• _Rows from a spatial reasoning dataset_:
+--
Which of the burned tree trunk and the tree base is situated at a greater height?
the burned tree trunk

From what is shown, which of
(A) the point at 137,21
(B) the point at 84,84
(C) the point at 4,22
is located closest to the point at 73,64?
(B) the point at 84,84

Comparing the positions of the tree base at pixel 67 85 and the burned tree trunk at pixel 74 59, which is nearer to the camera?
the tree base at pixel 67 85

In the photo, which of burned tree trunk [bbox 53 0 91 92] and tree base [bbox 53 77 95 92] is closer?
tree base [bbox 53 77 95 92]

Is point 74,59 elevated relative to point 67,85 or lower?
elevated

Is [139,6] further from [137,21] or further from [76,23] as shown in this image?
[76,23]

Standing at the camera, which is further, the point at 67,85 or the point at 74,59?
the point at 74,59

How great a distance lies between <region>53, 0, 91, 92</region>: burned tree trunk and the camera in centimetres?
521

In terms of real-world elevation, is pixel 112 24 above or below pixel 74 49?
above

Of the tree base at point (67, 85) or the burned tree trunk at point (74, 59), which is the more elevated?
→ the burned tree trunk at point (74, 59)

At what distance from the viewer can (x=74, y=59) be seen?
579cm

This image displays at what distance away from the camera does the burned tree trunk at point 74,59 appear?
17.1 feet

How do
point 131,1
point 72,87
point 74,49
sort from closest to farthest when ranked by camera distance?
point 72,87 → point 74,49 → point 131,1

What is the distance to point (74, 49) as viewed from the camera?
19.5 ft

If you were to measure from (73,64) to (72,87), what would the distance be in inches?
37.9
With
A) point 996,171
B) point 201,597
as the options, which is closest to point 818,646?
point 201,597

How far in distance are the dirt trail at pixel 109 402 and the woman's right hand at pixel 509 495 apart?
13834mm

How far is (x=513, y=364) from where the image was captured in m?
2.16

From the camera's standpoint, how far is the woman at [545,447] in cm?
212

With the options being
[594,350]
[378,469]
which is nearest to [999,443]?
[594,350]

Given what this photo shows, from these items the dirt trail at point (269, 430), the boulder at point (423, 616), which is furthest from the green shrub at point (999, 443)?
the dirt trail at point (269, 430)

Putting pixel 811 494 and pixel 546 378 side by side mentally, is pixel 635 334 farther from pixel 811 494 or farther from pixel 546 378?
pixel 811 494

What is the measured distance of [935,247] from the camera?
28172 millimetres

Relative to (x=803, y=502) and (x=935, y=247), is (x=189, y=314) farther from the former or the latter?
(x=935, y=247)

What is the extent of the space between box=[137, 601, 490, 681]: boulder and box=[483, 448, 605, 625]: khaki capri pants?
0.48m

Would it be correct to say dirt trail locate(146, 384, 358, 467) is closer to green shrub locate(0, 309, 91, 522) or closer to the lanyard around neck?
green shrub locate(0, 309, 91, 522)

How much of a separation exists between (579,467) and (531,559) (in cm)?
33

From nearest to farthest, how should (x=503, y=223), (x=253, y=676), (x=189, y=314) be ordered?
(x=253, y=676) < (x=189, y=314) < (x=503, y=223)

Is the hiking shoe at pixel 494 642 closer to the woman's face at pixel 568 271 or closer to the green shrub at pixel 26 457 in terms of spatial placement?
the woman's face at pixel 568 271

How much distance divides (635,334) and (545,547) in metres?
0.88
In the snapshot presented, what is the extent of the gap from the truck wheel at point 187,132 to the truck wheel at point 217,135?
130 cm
+--
• _What you should do_: Copy out the lines of the material from the line with "At what distance from" to the line with "(x=253, y=676) <", including both of those lines, without changing anything.

• _Response for this exercise_:
At what distance from the viewer can (x=74, y=59) be seen?
579cm

This image displays at what distance away from the camera does the burned tree trunk at point 74,59 appear?
17.1 feet

How do
point 131,1
point 72,87
point 74,49
sort from closest to farthest when ranked by camera distance?
point 72,87 → point 74,49 → point 131,1

What is the distance to point (74, 49) as viewed from the camera?
19.5 ft

If you were to measure from (73,64) to (72,87), what would the distance be in inches?
37.9
With
A) point 996,171
B) point 201,597
as the options, which is closest to point 818,646?
point 201,597

How far in distance are the dirt trail at pixel 109 402 and the woman's right hand at pixel 509 495 apart?
13834mm

How far is (x=513, y=364) from where the image was captured in m?
2.16

From the camera's standpoint, how far is the woman at [545,447] in cm?
212

With the options being
[594,350]
[378,469]
which is nearest to [999,443]?
[594,350]

Given what this photo shows, from these items the dirt trail at point (269, 430), the boulder at point (423, 616), which is furthest from the green shrub at point (999, 443)?
the dirt trail at point (269, 430)

Putting pixel 811 494 and pixel 546 378 side by side mentally, is pixel 635 334 farther from pixel 811 494 or farther from pixel 546 378?
pixel 811 494

What is the measured distance of [935,247] from the camera?
28172 millimetres

Relative to (x=803, y=502) and (x=935, y=247), is (x=189, y=314) farther from the former or the latter?
(x=935, y=247)

What is the extent of the space between box=[137, 601, 490, 681]: boulder and box=[483, 448, 605, 625]: khaki capri pants?
0.48m

Would it be correct to say dirt trail locate(146, 384, 358, 467) is closer to green shrub locate(0, 309, 91, 522) or closer to the lanyard around neck?
green shrub locate(0, 309, 91, 522)

How much of a separation exists between (579,467) and (531,559) (in cm)?
33

From nearest to farthest, how should (x=503, y=223), (x=253, y=676), (x=189, y=314) be ordered?
(x=253, y=676) < (x=189, y=314) < (x=503, y=223)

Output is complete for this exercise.